▸ **YOUR TASK**
Copy each entry verbatim, excluding its images.

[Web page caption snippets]
________________________

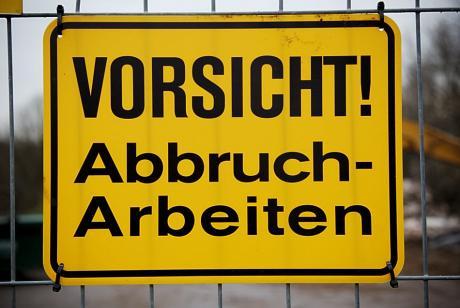 VORSICHT!: Abbrucharbeiten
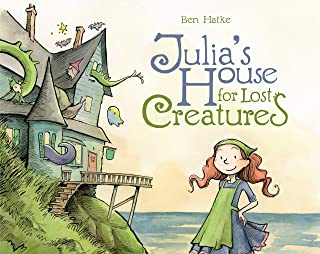 JULIAS HOUSE FOR LOST CREATURES HC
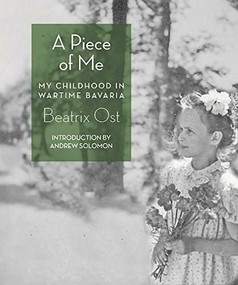 A Piece of Me (My Childhood in Wartime Bavaria) by Beatrix Ost, Andrew Solomon, 9781933527918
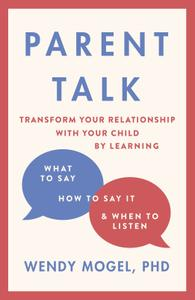 Parent Talk: Transform Your Relationship with Your Child By Learning What to Say, How to Say it, and When to Listen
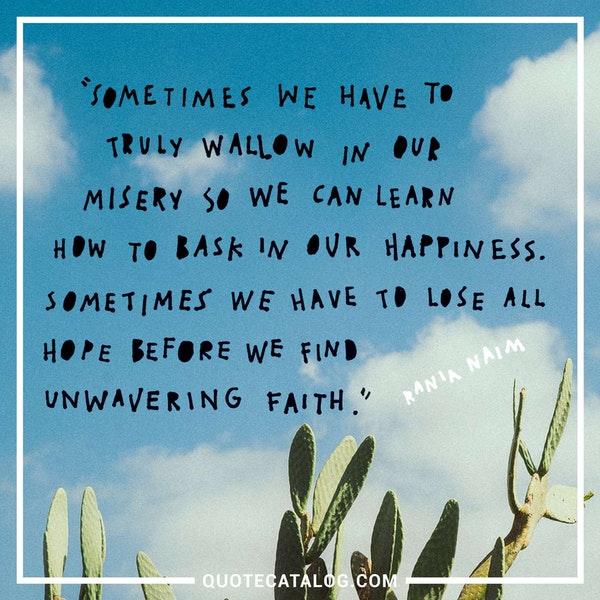 Sometimes we have to truly wallow in our misery so we can learn how to bask in our happiness. Sometimes we have to lose all hope before we find unwavering faith. — Rania Naim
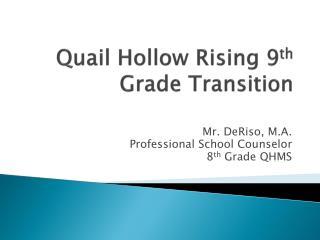 Quail Hollow Rising 9 th  Grade Transition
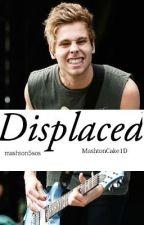 Displaced (5sos/lashton) [book 3] by MashtonCake1D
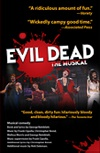 Evil Dead The Musical - USA/CANADA ONLY
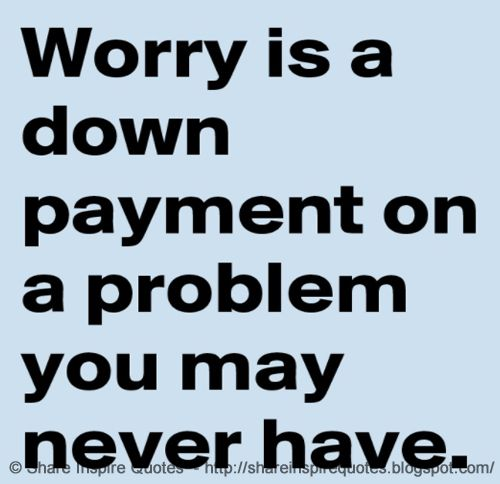 Worry is a down payment on a problem you may never have. : Worry is a down payment on a problem you may never have.  The best collection of quotes and sayings for every situation in life.  Share Inspire Quotes  Inspirational Motivational Funny & Romantic Quotes - Love Quotes | Funny Quotes | Quotes about Life | Motivational Quotes | Life Quotes | Friendship Quotes | Daily Quotes | Positive Quotes | Encouraging Quotes | Favorite Quotes | Romantic Quotes | Famous Quotes | leadership Quotes…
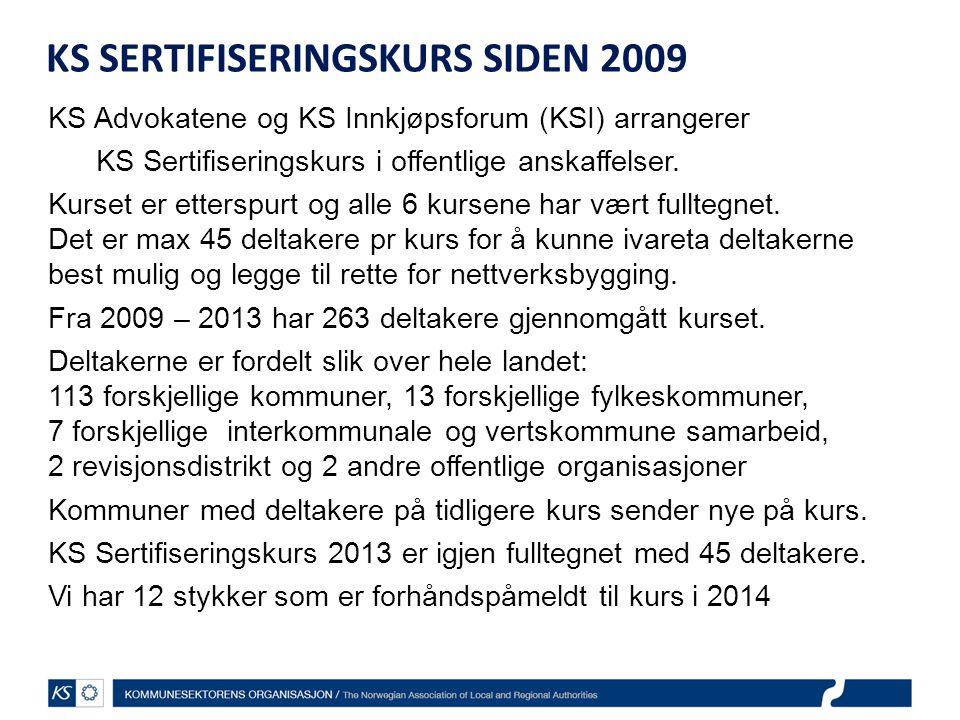 KS SERTIFISERINGSKURS SIDEN 2009 KS Advokatene og KS Innkjøpsforum (KSI) arrangerer KS Sertifiseringskurs i offentlige anskaffelser. Kurset er ettersp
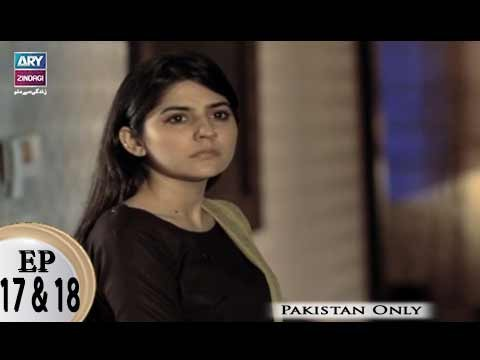 Teri Raza – Episode 17 & 18 – 22nd March 2018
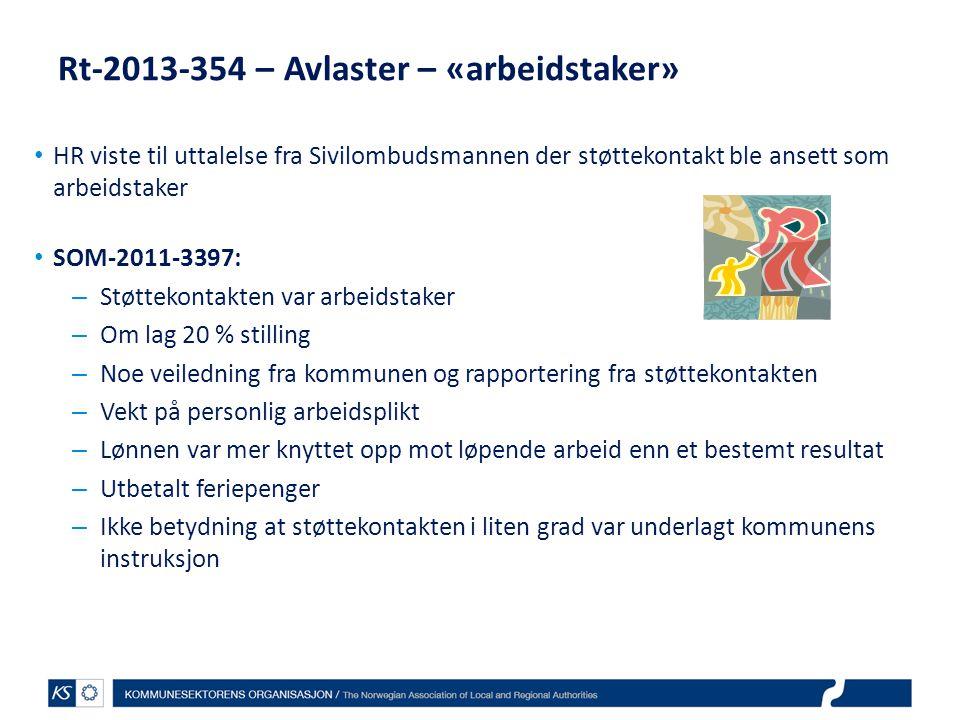 Rt-2013-354 – Avlaster – «arbeidstaker» HR viste til uttalelse fra Sivilombudsmannen der støttekontakt ble ansett som arbeidstaker SOM-2011-3397: – St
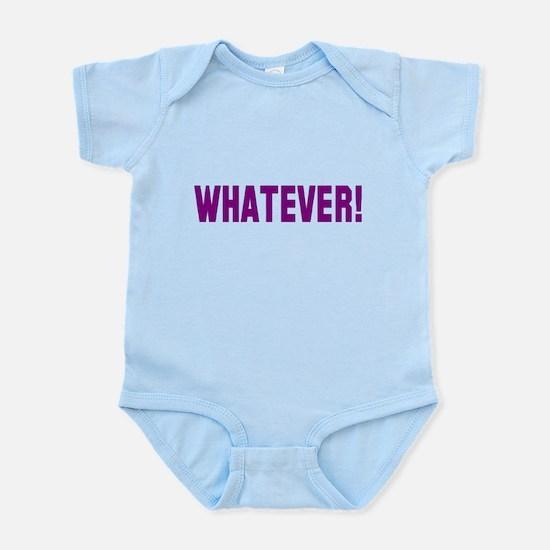 Whatever! Infant Bodysuit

________________________

▸ **WORKED SOLUTION**
 VORSICHT!: Abbrucharbeiten
 JULIAS HOUSE FOR LOST CREATURES HC
 A Piece of Me (My Childhood in Wartime Bavaria) by Beatrix Ost, Andrew Solomon, 9781933527918
 Parent Talk: Transform Your Relationship with Your Child By Learning What to Say, How to Say it, and When to Listen
 Sometimes we have to truly wallow in our misery so we can learn how to bask in our happiness. Sometimes we have to lose all hope before we find unwavering faith. — Rania Naim
 Quail Hollow Rising 9 th  Grade Transition
 Displaced (5sos/lashton) [book 3] by MashtonCake1D
 Evil Dead The Musical - USA/CANADA ONLY
 Worry is a down payment on a problem you may never have. : Worry is a down payment on a problem you may never have.  The best collection of quotes and sayings for every situation in life.  Share Inspire Quotes  Inspirational Motivational Funny & Romantic Quotes - Love Quotes | Funny Quotes | Quotes about Life | Motivational Quotes | Life Quotes | Friendship Quotes | Daily Quotes | Positive Quotes | Encouraging Quotes | Favorite Quotes | Romantic Quotes | Famous Quotes | leadership Quotes…
 KS SERTIFISERINGSKURS SIDEN 2009 KS Advokatene og KS Innkjøpsforum (KSI) arrangerer KS Sertifiseringskurs i offentlige anskaffelser. Kurset er ettersp
 Teri Raza – Episode 17 & 18 – 22nd March 2018
 Rt-2013-354 – Avlaster – «arbeidstaker» HR viste til uttalelse fra Sivilombudsmannen der støttekontakt ble ansett som arbeidstaker SOM-2011-3397: – St
 Whatever! Infant Bodysuit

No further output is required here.